DobyTang / LazyLibrarian

This project isn't finished yet. Goal is to create a SickBeard, CouchPotato, Headphones-like application for ebooks. Headphones is used as a base, so there are still a lot of references to it.
728 stars 72 forks source link

Import CSV now random #1572

Closed dkids closed 5 years ago

dkids commented 5 years ago

/usr/bin/curl -q "http://localhost:5299/api?apikey=API_KEY&cmd=importCSVwishlist&wait

I use a script to download the lists of NY Times bestsellers. It then splits the lists (using split -1) into files of one book, concatenates a header of "Title, Author" onto a CSV file, cats the file onto the CSV file, deletes the file.

I used to not split the lists but then I had to figure out which book was the problem. Sometimes it's easy, where an author's name has been butchered by my text processing. Or they use "F*ck" in the tile when the book spells out the word.

The way that this would work is that LL would process xaa.csv, xab.csv, etc. If there was a problem, LL would skip over that file and I could then examine the problem file to see what was up.

I suddenly have two problems: #1, LL gets stuck processing a file.

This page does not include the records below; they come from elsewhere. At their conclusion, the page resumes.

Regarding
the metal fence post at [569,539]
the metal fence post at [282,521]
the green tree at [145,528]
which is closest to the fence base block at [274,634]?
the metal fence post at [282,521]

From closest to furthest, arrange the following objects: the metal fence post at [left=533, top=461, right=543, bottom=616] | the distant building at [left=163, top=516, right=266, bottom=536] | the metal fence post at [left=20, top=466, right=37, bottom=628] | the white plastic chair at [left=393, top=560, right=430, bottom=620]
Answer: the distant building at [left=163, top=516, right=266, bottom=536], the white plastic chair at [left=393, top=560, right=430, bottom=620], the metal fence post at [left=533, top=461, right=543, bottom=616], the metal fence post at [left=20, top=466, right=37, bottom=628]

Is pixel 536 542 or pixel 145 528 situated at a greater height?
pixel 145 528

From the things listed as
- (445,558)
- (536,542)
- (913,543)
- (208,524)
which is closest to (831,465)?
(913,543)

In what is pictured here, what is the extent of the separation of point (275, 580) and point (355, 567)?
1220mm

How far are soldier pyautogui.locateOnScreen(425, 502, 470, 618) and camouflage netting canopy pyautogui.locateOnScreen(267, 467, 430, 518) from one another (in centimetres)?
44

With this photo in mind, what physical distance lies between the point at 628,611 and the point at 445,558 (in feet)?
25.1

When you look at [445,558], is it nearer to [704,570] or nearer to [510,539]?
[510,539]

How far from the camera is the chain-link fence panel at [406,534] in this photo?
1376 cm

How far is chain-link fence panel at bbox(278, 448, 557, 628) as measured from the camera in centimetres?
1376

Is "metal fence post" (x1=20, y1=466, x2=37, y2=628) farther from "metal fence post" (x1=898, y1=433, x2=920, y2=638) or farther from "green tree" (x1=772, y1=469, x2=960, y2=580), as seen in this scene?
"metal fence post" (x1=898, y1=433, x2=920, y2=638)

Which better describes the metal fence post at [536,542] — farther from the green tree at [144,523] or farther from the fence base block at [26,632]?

28-Sep-2018 12:02:06 - INFO :: API : csvfile.py:import_CSV:390 : Added 0 new authors, marked 0 books as 'Wanted', 1 book not found 28-Sep-2018 12:02:06 - WARNING :: API : csvfile.py:import_CSV:399 : Not deleting /Users/kids/Dropbox/lldata/xen.csv as not all books found 28-Sep-2018 12:02:12 - WARNING :: API : csvfile.py:import_CSV:377 : Skipping book POPULARMMOS PRESENTS A HOLE NEW WORLD by Pat, Failed to import 37557193 28-Sep-2018 12:02:12 - INFO :: API : csvfile.py:import_CSV:387 : Found 1 book in csv file, 0 already existing or wanted 28-Sep-2018 12:02:12 - INFO :: API : csvfile.py:import_CSV:390 : Added 0 new authors, marked 0 books as 'Wanted', 1 book not found 28-Sep-2018 12:02:12 - WARNING :: API : csvfile.py:import_CSV:399 : Not deleting /Users/kids/Dropbox/lldata/xen.csv as not all books found 28-Sep-2018 12:02:18 - WARNING :: API : csvfile.py:import_CSV:377 : Skipping book POPULARMMOS PRESENTS A HOLE NEW WORLD by Pat, Failed to import 37557193 28-Sep-2018 12:02:19 - INFO :: API : csvfile.py:import_CSV:387 : Found 1 book in csv file, 0 already existing or wanted 28-Sep-2018 12:02:19 - INFO :: API : csvfile.py:import_CSV:390 : Added 0 new authors, marked 0 books as 'Wanted', 1 book not found 28-Sep-2018 12:02:19 - WARNING :: API : csvfile.py:import_CSV:399 : Not deleting /Users/kids/Dropbox/lldata/xen.csv as not all books found 28-Sep-2018 12:02:25 - WARNING :: API : csvfile.py:import_CSV:377 : Skipping book POPULARMMOS PRESENTS A HOLE NEW WORLD by Pat, Failed to import 37557193 28-Sep-2018 12:02:25 - INFO :: API : csvfile.py:import_CSV:387 : Found 1 book in csv file, 0 already existing or wanted 28-Sep-2018 12:02:25 - INFO :: API : csvfile.py:import_CSV:390 : Added 0 new authors, marked 0 books as 'Wanted', 1 book not found 28-Sep-2018 12:02:25 - WARNING :: API : csvfile.py:import_CSV:399 : Not deleting /Users/kids/Dropbox/lldata/xen.csv as not all books found

And the other problem is it's picking files (apparently) at random. They're not the oldest files nor the newest files:

xaa.csv xaw.csv xbs.csv xco.csv xdp.csv xet.csv xgh.csv xhk.csv xit.csv xkg.csv xab.csv xax.csv xbt.csv xcp.csv xdq.csv xeu.csv xgi.csv xhp.csv xiu.csv xkh.csv xat.csv xbp.csv xcl.csv xdh.csv xeq.csv xfz.csv xhf.csv xiq.csv xjy.csv xlf.csv xau.csv xbq.csv xcm.csv xdi.csv xer.csv xgd.csv xhg.csv xir.csv xjz.csv xav.csv xbr.csv xcn.csv xdj.csv xes.csv xge.csv xhj.csv xis.csv xkf.csv

I'm fairly but not 100% confident that it used to do it in directory order.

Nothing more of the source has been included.